BEGIN Material for the task
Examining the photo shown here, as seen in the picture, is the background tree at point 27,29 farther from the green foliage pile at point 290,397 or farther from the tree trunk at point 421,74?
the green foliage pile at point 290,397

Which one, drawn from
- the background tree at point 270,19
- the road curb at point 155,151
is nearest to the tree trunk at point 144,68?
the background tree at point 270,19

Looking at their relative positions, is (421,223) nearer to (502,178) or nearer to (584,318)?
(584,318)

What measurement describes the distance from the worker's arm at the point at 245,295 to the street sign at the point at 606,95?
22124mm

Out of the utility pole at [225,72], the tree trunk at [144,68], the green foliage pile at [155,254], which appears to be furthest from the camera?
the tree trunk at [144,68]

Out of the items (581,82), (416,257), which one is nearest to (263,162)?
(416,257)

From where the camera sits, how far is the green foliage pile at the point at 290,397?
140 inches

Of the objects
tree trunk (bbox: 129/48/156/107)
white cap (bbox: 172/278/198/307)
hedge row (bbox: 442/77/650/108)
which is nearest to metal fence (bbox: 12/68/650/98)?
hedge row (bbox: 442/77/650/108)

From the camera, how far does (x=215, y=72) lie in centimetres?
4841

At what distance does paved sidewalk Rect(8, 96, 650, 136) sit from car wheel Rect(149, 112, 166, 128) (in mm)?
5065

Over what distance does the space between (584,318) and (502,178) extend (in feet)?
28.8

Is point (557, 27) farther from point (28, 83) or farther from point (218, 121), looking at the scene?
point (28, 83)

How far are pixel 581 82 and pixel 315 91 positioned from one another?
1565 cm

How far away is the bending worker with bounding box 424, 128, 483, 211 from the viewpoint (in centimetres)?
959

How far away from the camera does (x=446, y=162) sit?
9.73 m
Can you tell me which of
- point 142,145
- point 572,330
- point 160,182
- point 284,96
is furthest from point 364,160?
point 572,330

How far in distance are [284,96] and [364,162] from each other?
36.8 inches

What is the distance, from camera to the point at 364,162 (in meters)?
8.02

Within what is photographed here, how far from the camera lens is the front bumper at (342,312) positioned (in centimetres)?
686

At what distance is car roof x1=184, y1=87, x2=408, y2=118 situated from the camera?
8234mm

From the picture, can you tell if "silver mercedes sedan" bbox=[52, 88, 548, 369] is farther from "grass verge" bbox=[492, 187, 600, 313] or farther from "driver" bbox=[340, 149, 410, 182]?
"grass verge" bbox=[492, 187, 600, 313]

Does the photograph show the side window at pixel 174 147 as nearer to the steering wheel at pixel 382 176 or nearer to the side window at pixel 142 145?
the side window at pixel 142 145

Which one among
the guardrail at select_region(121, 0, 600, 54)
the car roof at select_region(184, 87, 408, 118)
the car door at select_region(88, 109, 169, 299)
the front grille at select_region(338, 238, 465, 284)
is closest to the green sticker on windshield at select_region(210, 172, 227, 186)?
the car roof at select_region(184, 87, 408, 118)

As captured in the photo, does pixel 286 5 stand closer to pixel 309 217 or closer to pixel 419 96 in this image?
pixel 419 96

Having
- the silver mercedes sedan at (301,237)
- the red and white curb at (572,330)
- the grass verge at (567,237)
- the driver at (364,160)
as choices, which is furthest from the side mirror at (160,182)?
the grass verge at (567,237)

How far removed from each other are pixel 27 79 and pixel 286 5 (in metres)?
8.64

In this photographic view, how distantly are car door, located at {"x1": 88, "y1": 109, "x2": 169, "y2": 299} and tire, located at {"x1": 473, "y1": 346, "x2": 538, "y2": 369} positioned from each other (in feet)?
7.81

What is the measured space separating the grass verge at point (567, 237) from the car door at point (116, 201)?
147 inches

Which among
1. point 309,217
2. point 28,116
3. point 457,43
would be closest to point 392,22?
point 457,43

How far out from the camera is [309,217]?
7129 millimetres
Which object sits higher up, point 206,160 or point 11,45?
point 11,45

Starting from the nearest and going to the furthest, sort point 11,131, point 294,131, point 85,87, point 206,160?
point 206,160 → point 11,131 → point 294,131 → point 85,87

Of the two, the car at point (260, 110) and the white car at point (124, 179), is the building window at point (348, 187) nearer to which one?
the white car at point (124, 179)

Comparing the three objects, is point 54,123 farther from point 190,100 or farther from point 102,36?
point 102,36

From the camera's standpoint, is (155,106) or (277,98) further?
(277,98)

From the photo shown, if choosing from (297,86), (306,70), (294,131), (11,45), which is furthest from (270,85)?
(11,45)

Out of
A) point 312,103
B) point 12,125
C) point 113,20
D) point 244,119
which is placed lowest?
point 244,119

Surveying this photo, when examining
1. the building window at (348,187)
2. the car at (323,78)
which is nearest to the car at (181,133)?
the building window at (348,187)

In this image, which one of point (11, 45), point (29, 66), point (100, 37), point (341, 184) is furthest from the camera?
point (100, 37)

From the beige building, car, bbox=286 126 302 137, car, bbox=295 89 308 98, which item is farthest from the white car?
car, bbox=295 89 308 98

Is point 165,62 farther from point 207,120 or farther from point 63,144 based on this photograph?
END Material for the task
> [What is needed]
Give the complete listing a second time, exactly as it reads.

> [Complete output]
Examining the photo shown here, as seen in the picture, is the background tree at point 27,29 farther from the green foliage pile at point 290,397 or farther from the tree trunk at point 421,74?
the green foliage pile at point 290,397

Which one, drawn from
- the background tree at point 270,19
- the road curb at point 155,151
is nearest to the tree trunk at point 144,68?
the background tree at point 270,19

Looking at their relative positions, is (421,223) nearer to (502,178) or nearer to (584,318)?
(584,318)

What measurement describes the distance from the worker's arm at the point at 245,295 to the street sign at the point at 606,95?
22124mm

Out of the utility pole at [225,72], the tree trunk at [144,68], the green foliage pile at [155,254], which appears to be furthest from the camera?
the tree trunk at [144,68]

Out of the items (581,82), (416,257), which one is nearest to (263,162)?
(416,257)

From where the camera sits, how far is the green foliage pile at the point at 290,397?
140 inches

Of the objects
tree trunk (bbox: 129/48/156/107)
white cap (bbox: 172/278/198/307)
hedge row (bbox: 442/77/650/108)
which is nearest to metal fence (bbox: 12/68/650/98)?
hedge row (bbox: 442/77/650/108)

From the camera, how far does (x=215, y=72) lie in centimetres?
4841

At what distance does paved sidewalk Rect(8, 96, 650, 136) sit from car wheel Rect(149, 112, 166, 128) (in mm)?
5065

Over what distance does the space between (584,318) and (502,178) extend (in feet)?
28.8

Is point (557, 27) farther from point (28, 83) or farther from point (218, 121), looking at the scene?
point (28, 83)

How far are pixel 581 82 and pixel 315 91 positioned from one another?
1565 cm

How far away is the bending worker with bounding box 424, 128, 483, 211 from the viewpoint (in centimetres)?
959

How far away from the camera does (x=446, y=162) sit?
9.73 m
Can you tell me which of
- point 142,145
- point 572,330
- point 160,182
- point 284,96
is furthest from point 364,160?
point 572,330

How far in distance are [284,96] and [364,162] from each other?
36.8 inches

What is the distance, from camera to the point at 364,162 (in meters)?
8.02

Within what is photographed here, how far from the camera lens is the front bumper at (342,312) positioned (in centimetres)?
686

At what distance is car roof x1=184, y1=87, x2=408, y2=118 situated from the camera?
8234mm

From the picture, can you tell if "silver mercedes sedan" bbox=[52, 88, 548, 369] is farther from "grass verge" bbox=[492, 187, 600, 313] or farther from "driver" bbox=[340, 149, 410, 182]?
"grass verge" bbox=[492, 187, 600, 313]

Does the photograph show the side window at pixel 174 147 as nearer to the steering wheel at pixel 382 176 or nearer to the side window at pixel 142 145?
the side window at pixel 142 145

Which one among
the guardrail at select_region(121, 0, 600, 54)
the car roof at select_region(184, 87, 408, 118)
the car door at select_region(88, 109, 169, 299)
the front grille at select_region(338, 238, 465, 284)
is closest to the green sticker on windshield at select_region(210, 172, 227, 186)?
the car roof at select_region(184, 87, 408, 118)

As captured in the photo, does pixel 286 5 stand closer to pixel 309 217 or closer to pixel 419 96 in this image?
pixel 419 96

Having
- the silver mercedes sedan at (301,237)
- the red and white curb at (572,330)
- the grass verge at (567,237)
- the driver at (364,160)
as choices, which is furthest from the side mirror at (160,182)?
the grass verge at (567,237)

How far removed from each other are pixel 27 79 and pixel 286 5 (in metres)?
8.64

In this photographic view, how distantly are car door, located at {"x1": 88, "y1": 109, "x2": 169, "y2": 299} and tire, located at {"x1": 473, "y1": 346, "x2": 538, "y2": 369} positioned from each other (in feet)?
7.81

What is the measured space separating the grass verge at point (567, 237) from the car door at point (116, 201)?
147 inches

Which among
1. point 309,217
2. point 28,116
3. point 457,43
would be closest to point 392,22?
point 457,43

How far out from the camera is [309,217]?
7129 millimetres
Which object sits higher up, point 206,160 or point 11,45?
point 11,45

Starting from the nearest and going to the furthest, sort point 11,131, point 294,131, point 85,87, point 206,160?
point 206,160 → point 11,131 → point 294,131 → point 85,87

Of the two, the car at point (260, 110) and the white car at point (124, 179), is the building window at point (348, 187) nearer to which one?
the white car at point (124, 179)

Comparing the three objects, is point 54,123 farther from point 190,100 or farther from point 102,36?
point 102,36

From the camera's standpoint, is (155,106) or (277,98) further?
(277,98)

From the photo shown, if choosing from (297,86), (306,70), (294,131), (11,45), which is furthest from (270,85)?
(11,45)

Out of
A) point 312,103
B) point 12,125
C) point 113,20
D) point 244,119
which is placed lowest?
point 244,119

Surveying this photo, when examining
1. the building window at (348,187)
2. the car at (323,78)
which is nearest to the car at (181,133)?
the building window at (348,187)

In this image, which one of point (11, 45), point (29, 66), point (100, 37), point (341, 184) is furthest from the camera?
point (100, 37)

From the beige building, car, bbox=286 126 302 137, car, bbox=295 89 308 98, which item is farthest from the white car?
car, bbox=295 89 308 98

Is point 165,62 farther from point 207,120 or farther from point 63,144 based on this photograph?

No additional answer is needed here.